- About this task
Find every line in the records below that holds the word "percentage", and copy each one.

*** Begin section ***

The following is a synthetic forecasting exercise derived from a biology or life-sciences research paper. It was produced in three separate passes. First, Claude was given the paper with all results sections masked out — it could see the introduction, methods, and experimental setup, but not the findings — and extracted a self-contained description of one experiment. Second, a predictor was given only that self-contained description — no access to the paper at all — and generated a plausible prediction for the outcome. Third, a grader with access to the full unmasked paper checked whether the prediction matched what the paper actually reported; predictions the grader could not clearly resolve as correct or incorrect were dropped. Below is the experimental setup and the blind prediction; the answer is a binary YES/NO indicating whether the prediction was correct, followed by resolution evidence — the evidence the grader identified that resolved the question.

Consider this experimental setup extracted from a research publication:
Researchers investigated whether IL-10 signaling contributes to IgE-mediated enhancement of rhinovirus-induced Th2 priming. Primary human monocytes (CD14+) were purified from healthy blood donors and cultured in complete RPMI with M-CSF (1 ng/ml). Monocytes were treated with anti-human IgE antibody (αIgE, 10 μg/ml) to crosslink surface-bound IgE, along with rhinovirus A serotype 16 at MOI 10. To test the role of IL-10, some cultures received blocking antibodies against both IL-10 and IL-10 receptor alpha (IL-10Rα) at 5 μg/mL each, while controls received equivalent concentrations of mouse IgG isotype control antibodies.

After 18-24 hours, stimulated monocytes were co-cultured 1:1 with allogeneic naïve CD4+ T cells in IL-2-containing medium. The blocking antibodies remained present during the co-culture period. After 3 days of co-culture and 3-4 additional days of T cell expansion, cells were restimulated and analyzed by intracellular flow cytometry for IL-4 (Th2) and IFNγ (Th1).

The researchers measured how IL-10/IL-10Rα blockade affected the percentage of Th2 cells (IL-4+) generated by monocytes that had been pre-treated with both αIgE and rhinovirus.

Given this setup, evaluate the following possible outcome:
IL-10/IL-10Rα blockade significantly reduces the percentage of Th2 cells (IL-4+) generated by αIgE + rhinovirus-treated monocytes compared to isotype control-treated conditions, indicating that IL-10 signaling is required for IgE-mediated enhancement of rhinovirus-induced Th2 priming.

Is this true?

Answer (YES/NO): YES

*** End section ***

- Answer below
The researchers measured how IL-10/IL-10Rα blockade affected the percentage of Th2 cells (IL-4+) generated by monocytes that had been pre-treated with both αIgE and rhinovirus.
IL-10/IL-10Rα blockade significantly reduces the percentage of Th2 cells (IL-4+) generated by αIgE + rhinovirus-treated monocytes compared to isotype control-treated conditions, indicating that IL-10 signaling is required for IgE-mediated enhancement of rhinovirus-induced Th2 priming.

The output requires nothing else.